Abstract.
World models based on video generation demonstrate remarkable potential for simulating interactive environments but face persistent difficulties in two key areas:
maintaining long-term content consistency when scenes are revisited and enabling precise camera control from user-provided inputs.
Existing methods based on explicit 3D reconstruction often compromise flexibility in unbounded scenarios and fine-grained structures.
Alternative methods rely directly on previously generated frames without establishing explicit spatial correspondence, thereby constraining controllability and consistency.
To address these limitations, we present
UCM, a novel framework that unifies long-term memory and precise camera control via a time-aware positional encoding warping mechanism.
To reduce computational overhead, we design an efficient dual-stream diffusion transformer for high-fidelity generation.
Moreover, we introduce a scalable data curation strategy utilizing point-cloud-based rendering to simulate scene revisiting, facilitating training on over 500K monocular videos.
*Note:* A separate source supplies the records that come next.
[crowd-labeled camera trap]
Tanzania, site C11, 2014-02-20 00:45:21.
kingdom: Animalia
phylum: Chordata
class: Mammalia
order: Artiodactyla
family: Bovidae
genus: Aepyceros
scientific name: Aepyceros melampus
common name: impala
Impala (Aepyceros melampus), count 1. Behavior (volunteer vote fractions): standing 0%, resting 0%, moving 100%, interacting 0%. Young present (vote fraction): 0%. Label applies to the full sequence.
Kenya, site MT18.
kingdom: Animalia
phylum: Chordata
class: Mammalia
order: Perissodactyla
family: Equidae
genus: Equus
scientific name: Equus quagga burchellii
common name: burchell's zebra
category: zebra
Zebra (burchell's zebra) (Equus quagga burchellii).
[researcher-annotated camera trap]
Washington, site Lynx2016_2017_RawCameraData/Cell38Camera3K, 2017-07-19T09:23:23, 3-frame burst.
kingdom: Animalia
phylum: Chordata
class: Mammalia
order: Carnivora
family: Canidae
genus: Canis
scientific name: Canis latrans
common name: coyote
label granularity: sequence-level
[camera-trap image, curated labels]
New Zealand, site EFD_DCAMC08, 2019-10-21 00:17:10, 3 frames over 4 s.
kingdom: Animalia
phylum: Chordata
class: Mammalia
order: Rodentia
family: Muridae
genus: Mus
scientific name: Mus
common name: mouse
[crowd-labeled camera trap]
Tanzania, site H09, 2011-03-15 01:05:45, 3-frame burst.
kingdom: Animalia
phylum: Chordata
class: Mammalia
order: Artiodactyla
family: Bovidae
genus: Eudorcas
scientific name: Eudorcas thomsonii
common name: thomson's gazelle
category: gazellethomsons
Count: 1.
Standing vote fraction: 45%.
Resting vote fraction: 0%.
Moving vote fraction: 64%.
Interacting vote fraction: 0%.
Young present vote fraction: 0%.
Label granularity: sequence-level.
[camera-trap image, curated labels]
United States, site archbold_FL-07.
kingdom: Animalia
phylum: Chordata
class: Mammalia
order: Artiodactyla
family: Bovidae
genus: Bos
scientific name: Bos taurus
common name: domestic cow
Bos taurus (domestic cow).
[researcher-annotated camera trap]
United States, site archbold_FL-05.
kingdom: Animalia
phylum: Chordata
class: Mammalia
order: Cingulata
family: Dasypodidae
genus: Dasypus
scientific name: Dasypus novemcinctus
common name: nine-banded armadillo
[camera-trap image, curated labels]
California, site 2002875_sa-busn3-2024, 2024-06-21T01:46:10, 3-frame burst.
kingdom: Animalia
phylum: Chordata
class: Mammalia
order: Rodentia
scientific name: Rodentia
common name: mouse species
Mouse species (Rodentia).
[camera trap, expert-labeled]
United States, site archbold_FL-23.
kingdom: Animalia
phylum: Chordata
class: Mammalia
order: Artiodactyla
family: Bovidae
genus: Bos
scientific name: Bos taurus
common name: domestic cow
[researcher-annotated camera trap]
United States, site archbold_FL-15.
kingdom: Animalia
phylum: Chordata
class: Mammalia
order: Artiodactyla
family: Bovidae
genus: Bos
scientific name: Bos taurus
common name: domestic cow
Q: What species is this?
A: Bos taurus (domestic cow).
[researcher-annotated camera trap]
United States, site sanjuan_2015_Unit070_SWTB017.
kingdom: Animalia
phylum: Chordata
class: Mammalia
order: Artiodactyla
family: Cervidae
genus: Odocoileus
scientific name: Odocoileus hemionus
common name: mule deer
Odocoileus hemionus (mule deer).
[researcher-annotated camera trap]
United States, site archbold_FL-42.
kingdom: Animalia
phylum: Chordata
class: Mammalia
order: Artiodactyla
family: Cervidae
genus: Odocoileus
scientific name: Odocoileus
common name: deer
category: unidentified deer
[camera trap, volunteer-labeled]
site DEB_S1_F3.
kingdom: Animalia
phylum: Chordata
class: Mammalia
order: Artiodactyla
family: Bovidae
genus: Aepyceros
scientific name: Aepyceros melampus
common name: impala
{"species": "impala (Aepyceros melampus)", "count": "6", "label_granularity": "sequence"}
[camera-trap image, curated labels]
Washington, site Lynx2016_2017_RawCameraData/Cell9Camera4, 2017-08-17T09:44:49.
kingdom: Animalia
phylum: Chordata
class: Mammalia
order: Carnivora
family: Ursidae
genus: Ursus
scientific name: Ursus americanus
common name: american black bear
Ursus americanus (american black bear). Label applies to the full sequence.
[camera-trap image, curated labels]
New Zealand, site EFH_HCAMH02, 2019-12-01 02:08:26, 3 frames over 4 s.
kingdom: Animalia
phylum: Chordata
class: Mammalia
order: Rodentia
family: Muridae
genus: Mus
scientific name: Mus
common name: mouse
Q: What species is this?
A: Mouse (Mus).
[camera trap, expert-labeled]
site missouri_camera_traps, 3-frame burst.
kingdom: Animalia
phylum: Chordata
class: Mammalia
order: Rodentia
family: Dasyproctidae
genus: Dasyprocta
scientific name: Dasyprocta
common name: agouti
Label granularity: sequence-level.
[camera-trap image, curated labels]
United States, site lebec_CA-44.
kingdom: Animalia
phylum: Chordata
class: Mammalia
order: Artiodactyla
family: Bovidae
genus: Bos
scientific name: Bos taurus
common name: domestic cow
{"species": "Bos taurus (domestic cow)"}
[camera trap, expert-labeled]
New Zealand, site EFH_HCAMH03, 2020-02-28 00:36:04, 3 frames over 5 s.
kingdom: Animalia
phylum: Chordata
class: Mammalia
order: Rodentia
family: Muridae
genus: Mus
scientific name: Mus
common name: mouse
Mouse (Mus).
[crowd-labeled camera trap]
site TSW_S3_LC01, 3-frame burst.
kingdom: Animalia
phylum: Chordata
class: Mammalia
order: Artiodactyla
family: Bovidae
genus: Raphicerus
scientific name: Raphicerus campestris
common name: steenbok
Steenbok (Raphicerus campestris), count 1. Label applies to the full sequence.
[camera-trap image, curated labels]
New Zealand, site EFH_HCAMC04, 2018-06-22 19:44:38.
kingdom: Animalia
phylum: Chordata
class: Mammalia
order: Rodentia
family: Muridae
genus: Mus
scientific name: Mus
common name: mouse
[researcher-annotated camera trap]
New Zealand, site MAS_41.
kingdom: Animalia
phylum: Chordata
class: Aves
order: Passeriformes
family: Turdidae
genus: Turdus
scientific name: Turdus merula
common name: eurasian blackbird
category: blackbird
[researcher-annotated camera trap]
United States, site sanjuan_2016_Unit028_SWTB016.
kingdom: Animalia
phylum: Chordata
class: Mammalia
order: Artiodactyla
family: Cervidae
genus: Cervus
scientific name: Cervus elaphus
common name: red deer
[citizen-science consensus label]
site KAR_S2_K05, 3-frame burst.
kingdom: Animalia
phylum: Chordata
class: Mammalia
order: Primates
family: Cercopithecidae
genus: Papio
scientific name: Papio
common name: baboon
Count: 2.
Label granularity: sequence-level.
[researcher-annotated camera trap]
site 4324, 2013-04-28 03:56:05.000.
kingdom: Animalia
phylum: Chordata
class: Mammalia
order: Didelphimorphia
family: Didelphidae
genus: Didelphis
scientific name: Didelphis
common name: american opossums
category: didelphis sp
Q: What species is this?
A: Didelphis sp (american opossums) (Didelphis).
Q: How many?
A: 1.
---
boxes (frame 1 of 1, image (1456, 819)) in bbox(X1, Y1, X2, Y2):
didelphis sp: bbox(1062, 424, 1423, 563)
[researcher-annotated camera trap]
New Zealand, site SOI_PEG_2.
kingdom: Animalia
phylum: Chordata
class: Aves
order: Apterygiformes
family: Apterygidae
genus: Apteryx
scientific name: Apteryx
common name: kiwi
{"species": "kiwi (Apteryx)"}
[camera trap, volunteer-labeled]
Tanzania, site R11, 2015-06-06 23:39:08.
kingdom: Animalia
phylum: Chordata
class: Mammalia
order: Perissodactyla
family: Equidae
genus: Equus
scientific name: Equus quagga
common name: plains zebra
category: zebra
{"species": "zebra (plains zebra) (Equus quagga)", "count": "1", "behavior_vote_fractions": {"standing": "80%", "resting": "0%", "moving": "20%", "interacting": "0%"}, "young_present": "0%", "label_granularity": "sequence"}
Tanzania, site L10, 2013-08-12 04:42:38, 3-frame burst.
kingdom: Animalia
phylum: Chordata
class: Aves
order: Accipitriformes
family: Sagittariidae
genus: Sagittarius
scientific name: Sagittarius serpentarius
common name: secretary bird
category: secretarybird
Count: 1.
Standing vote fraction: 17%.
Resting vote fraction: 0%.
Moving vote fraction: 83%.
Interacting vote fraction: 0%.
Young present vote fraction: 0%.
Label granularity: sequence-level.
Extensive experiments on real-world and synthetic benchmarks demonstrate that
UCM significantly outperforms state-of-the-art methods in long-term scene consistency, while also achieving precise camera controllability in high-fidelity video generation.
An overview of UCM.
Given previously generated frames and a specific camera trajectory as input,
UCM encodes the historical frames into clean tokens to condition the denoising of noisy tokens.
For camera control and memory injection, the framework proposes time-aware positional encoding warping to establish spatio-temporal correspondence and an efficient dual-stream transformer architecture for processing.
After iterative denoising,
UCM yields a high-fidelity, scene-consistent video that adheres to the user-specified trajectory.
The architecture of UCM DiT-block.
Each noisy token attends to all other noisy tokens and is guided by clean tokens via time-aware warped PEs, implemented through KV concatenation.
For the clean tokens, each token attends only to other clean tokens within the same frame using original PEs.
This block-sparse attention mask enables camera control and memory guidance with reduced computational cost.